| EXERCISES TO COMPLETE |
a - List every Java annotation that appears in the code of the article on HotSpot intrinsics.
b - Update the article on HotSpot intrinsics between "Well, we all" and "StrictMath.log(value) under the hood.", inclusive, replacing "hypothesis" with "assumption".

| READING TEXT |
>>>

HotSpot Intrinsics

A Tale of Two Logs
Premature-ization
The Observer Effect
Pandora’s Box
Down the Rabbit Hole
Tunables
Closing Remarks
footnotes

Sometimes, compilers have special treatments for some function implementations. Put simply, they replace the default implementation with another, possibly optimized, implementation. Such functions are known as intrinsic functions in compiler theory.

In this article, we’ll walk through a few examples to see how intrinsic functions are working in the HotSpot JVM.

A Tale of Two Logs

The Math.log() method in Java computes the natural logarithm of any given number. Typical high school stuff, nothing fancy! Here’s what the implementation of this method looks like in OpenJDK:

@IntrinsicCandidate
public static double log(double a) {
    return StrictMath.log(a); // default impl. delegates to StrictMath
}

As shown above, the Math.log() method itself calls another method called StrictMath.log() under the hood. Despite this delegation, we usually tend to use the Math.log() instead of the strict and more direct one!

Premature-ization

Despite Donald Knuth’s efforts, one might propose to use the StrictMath implementation, mainly to avoid the unnecessary indirection and being more sympathetic to the underlying mechanics!

Well, we all know that when the Math.log() method gets hot enough (i.e. being called frequently enough), then the HotSpot JVM will inline this delegation. Therefore, it’s only natural to expect that both method calls exhibit similar performance characteristics, at least when the performance matters!.

To prove this hypothesis, let’s conduct a simple benchmark comparing the two implementations:

@State(Scope.Benchmark)
@BenchmarkMode(Mode.Throughput)
public class IntrinsicsBenchmark {

    @Param("12346545756.54634")
    double value;

    @Benchmark
    public double indirect() {
        return Math.log(value); // Calls the StrictMath.log(value) under the hood.

<<<

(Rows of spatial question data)
>>>

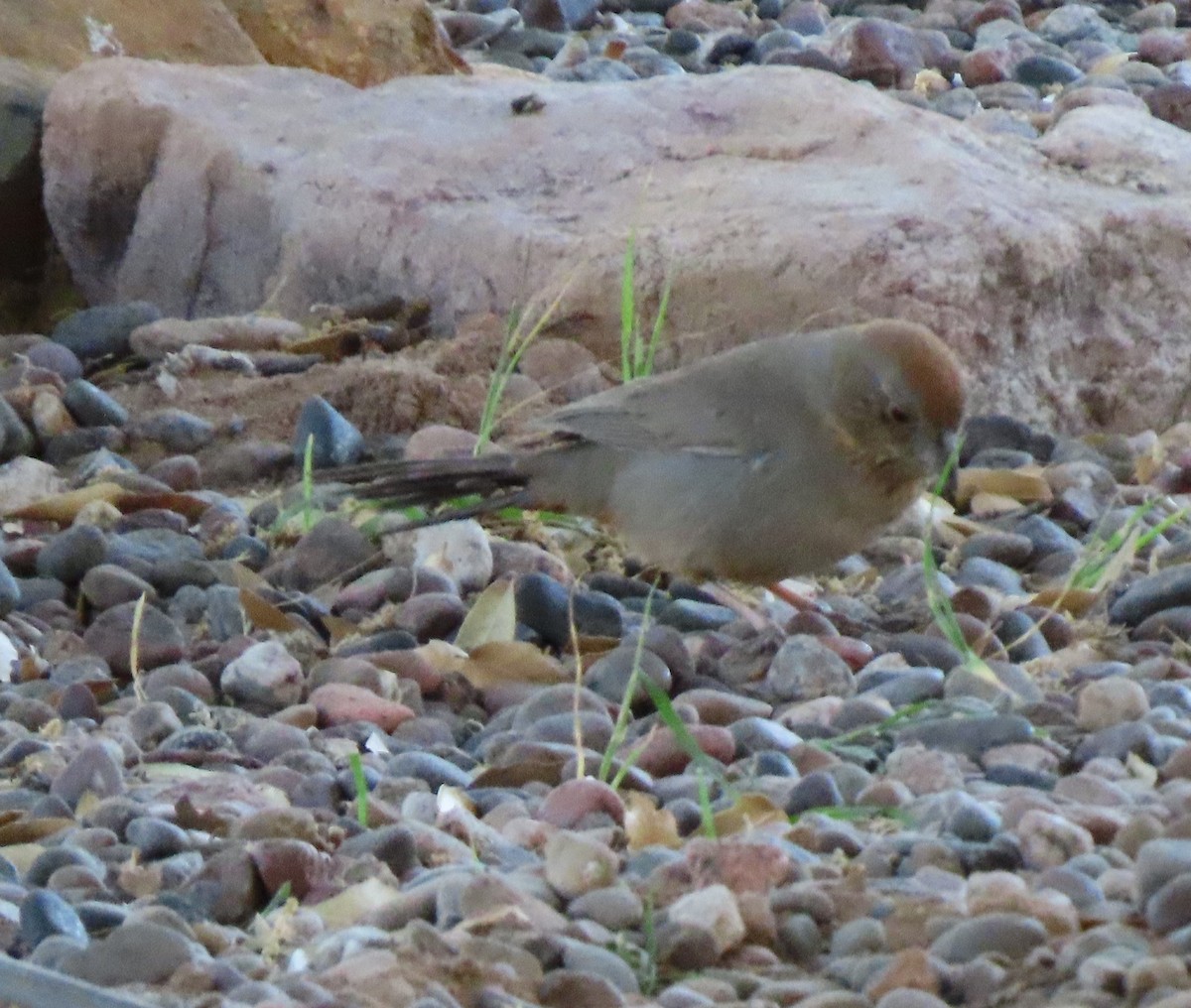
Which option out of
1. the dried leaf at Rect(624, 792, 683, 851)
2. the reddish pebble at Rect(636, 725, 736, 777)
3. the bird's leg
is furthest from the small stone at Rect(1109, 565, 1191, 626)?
the dried leaf at Rect(624, 792, 683, 851)

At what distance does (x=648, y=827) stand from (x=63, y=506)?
211 cm

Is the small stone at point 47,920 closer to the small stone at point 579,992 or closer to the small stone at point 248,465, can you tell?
the small stone at point 579,992

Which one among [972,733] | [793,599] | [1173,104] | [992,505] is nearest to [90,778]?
[972,733]

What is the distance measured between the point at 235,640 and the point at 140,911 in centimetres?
130

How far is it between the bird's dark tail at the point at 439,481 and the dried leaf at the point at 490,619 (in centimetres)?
23

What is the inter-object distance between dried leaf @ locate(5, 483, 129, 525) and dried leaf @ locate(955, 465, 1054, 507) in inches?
74.4

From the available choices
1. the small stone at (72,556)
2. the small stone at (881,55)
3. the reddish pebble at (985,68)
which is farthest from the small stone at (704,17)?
the small stone at (72,556)

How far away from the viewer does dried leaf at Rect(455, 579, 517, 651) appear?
13.2 ft

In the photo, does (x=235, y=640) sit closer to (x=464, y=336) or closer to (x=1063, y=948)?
(x=464, y=336)

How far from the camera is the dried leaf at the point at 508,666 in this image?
3.87 m

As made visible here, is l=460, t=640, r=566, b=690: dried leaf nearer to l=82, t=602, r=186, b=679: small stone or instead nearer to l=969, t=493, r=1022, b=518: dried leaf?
l=82, t=602, r=186, b=679: small stone

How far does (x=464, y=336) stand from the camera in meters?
5.36

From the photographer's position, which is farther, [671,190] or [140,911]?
[671,190]

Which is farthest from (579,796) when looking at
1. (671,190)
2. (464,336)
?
(671,190)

<<<

| THE RESPONSES |
a -
- @IntrinsicCandidate
- @State(Scope.Benchmark)
- @BenchmarkMode(Mode.Throughput)
- @Param("12346545756.54634")
- @Benchmark

b -
Well, we all know that when the Math.log() method gets hot enough (i.e. being called frequently enough), then the HotSpot JVM will inline this delegation. Therefore, it’s only natural to expect that both method calls exhibit similar performance characteristics, at least when the performance matters!.

To prove this assumption, let’s conduct a simple benchmark comparing the two implementations:

@State(Scope.Benchmark)
@BenchmarkMode(Mode.Throughput)
public class IntrinsicsBenchmark {

    @Param("12346545756.54634")
    double value;

    @Benchmark
    public double indirect() {
        return Math.log(value); // Calls the StrictMath.log(value) under the hood.